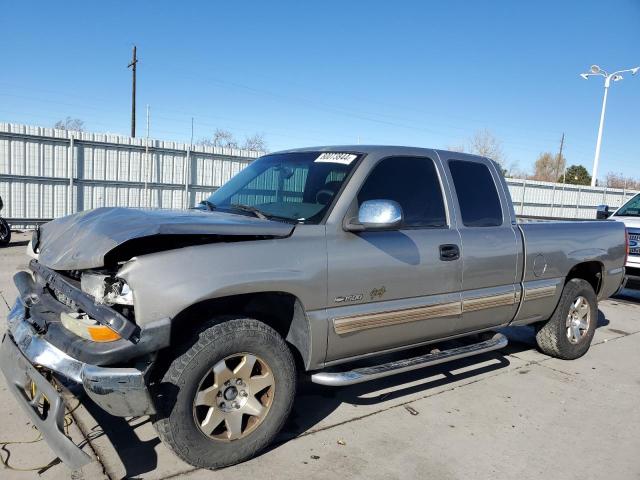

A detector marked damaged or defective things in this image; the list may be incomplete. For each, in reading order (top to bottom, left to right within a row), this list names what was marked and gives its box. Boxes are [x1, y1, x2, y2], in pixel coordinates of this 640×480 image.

detached front bumper [0, 300, 155, 468]
broken headlight [81, 272, 134, 306]
crumpled hood [35, 206, 296, 270]
damaged pickup truck [0, 145, 628, 468]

§ What the exercise asks: Give back the whole listing exactly, without pictures.

§ Solution to the exercise:
A detector marked damaged or defective things in this image; the list may be incomplete. For each, in reading order (top to bottom, left to right within a row), this list names what was marked and gives its box. Boxes are [x1, y1, x2, y2], in pixel coordinates of this 640×480 image.

detached front bumper [0, 300, 155, 468]
broken headlight [81, 272, 134, 306]
crumpled hood [35, 206, 296, 270]
damaged pickup truck [0, 145, 628, 468]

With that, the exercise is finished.